La lettera di Ferruccio De Bortoli alla redazione del Corriere della Sera. E’ un colpo di cannone.

Chiude definitivamente il secolo fordista. E risolve irreversibilmente l’altalena fra apocalittici o integrati, a favore dei realisti.

Non è più tempo di cullarsi nelle illusioni sul carattere momentaneo o modaiolo dell’innovazione digitale.

Il direttore del Corrierone chiede ai suoi giornalisti e con essi a tutti i giornalisti italiani, di cambiare pelle. Di mutare grammatica professionale per salvare il proprio mestiere.

La biografia del mittente della lettera dovrebbe escludere l’ennesima visione complottarda.

Fino a qualche mese fa De Bortoli era il candidato della sinistra a tutto a Milano.

Non può esserersi ridotto oggi a strumento di una bieca restaurazione reazionaria. Ma se anche fosse, se dietro le sue parole si celasse un disegno di normalizzazione politica della redazione di via Solferino, la questione non muterebbe di qualità.

Le cose che scrive De Bortoli hanno una forza propria, un’evidenza e una cristallina persuasività, che prescinde dal contesto negoziale. Il dato che pone il Corriere della sera riguarda la struttura e le modalità di trasmissione della comunicazione, e più un generale del sapere.

La sua titolarietà, e le forme sociali che rendono questo sapere più ricco e diffuso.

 

Testata corriere

 

La radice del suo ragionamento, e comunque l’essenza della realtà che ha imposto e reso indifferibile porre il problema, riguarda la trasformazione del sistema di relazioni sociali che presiede alla formazione e alla circolarità della notizia.

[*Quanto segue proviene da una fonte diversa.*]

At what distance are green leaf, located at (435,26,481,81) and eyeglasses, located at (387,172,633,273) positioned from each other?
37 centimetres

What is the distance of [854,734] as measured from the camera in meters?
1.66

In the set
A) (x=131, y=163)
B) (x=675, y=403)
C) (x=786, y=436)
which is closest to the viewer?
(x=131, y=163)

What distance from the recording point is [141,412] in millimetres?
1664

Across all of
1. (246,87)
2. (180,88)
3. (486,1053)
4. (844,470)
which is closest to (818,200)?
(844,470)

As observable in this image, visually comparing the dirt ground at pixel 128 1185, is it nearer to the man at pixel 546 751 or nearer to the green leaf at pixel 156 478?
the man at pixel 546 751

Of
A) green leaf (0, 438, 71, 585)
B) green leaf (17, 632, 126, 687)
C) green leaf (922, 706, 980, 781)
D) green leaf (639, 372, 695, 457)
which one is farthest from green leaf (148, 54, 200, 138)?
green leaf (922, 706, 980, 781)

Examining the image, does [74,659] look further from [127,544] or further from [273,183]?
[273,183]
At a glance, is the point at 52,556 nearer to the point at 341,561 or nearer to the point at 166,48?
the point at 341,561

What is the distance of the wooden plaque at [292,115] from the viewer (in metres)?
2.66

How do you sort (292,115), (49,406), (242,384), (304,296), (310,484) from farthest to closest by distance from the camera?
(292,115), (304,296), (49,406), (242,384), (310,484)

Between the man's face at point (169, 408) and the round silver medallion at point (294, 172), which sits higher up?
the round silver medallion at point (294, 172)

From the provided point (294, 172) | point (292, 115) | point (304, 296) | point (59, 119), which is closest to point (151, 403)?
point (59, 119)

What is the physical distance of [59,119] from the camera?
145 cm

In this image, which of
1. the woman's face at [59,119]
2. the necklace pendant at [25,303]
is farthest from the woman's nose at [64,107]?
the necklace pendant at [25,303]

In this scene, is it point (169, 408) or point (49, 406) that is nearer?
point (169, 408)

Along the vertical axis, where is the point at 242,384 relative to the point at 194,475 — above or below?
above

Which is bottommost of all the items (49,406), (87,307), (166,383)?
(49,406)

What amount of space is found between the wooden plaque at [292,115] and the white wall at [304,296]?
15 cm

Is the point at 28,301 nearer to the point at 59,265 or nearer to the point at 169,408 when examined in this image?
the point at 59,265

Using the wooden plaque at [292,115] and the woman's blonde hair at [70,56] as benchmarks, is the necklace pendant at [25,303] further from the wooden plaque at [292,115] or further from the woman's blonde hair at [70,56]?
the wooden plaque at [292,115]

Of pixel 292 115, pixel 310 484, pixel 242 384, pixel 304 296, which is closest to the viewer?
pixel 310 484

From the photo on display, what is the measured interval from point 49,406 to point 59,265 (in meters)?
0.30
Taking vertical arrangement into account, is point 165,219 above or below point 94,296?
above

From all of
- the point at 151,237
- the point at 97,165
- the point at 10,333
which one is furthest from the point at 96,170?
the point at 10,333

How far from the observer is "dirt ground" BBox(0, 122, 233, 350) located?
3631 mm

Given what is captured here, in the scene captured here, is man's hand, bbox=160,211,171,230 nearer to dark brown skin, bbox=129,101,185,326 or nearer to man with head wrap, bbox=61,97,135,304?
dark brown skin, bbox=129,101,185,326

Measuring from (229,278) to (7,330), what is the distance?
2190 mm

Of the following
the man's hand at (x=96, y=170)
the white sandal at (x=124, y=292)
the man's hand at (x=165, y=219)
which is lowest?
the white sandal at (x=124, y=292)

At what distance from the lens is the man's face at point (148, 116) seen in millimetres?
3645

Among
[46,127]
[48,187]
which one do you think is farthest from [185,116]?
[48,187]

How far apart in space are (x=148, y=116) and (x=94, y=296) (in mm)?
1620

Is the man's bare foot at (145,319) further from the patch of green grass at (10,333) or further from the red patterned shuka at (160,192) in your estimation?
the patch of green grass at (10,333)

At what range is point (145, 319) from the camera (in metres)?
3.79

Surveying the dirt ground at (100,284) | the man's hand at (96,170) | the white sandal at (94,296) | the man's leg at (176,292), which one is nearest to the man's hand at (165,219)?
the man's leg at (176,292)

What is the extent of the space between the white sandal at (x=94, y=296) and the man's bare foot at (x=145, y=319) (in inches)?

De Bortoli parla di flessibilità e fungibilità nei linguaggi e nell’uso delle piattaforma.

Ma quello è il tratto finale del percorso in discussione.

Qualcuno, io spero la mia categoria, il mio sindacato, la mia cultura politica, dovrebbe rispondere che se quello che dice De Bortoli è vero - e cioè non deve esservi soluzione di continuità nella comunicazione di contenuti su ogni tipologia di piattaforma e di device - allora più vero ancora è che il giornale, il gruppo editoriale, lo stesso direttore, non possono pensare di rimanere le uniche torri svettanti nella liquefazione delle casematte corporative.

E’ vero, la multimedialità oggi è la natura stessa del linguaggio.

Così come si acquisisce la notizie su piattaforma e in ambienti diversissimi (dal web, al social network, dal passa parola, alla circolarità dei singoli media, fino alle stesse fonti convenzionali, persino), così la stessa notizia va resa su ogni piattaforma e device, aggiornandola e progressivamente misurandola con il brusio contestuale della rete.

Non è una conquista di un editore, o una concessione di un cdr, è una pretesa di alfabetizzazione di un professionista, che non deve rinunciare alla nuova coralità dei media per riconfigurare la propria incerta funzione di mediatore, nato nel mercato della penuria e oggi costretto a competere in un mercato dell’abbondanza delle news.

Questa bandiera non può essere lasciata a Google o a Mudoch.

I giornali non sono la stampa occasionale dei contenuti che raccolgono ogni 24 ore, ma sono un brand, un marchio di prestigio e di professionalità che rumina contenuti in permanenza e li rende in real time.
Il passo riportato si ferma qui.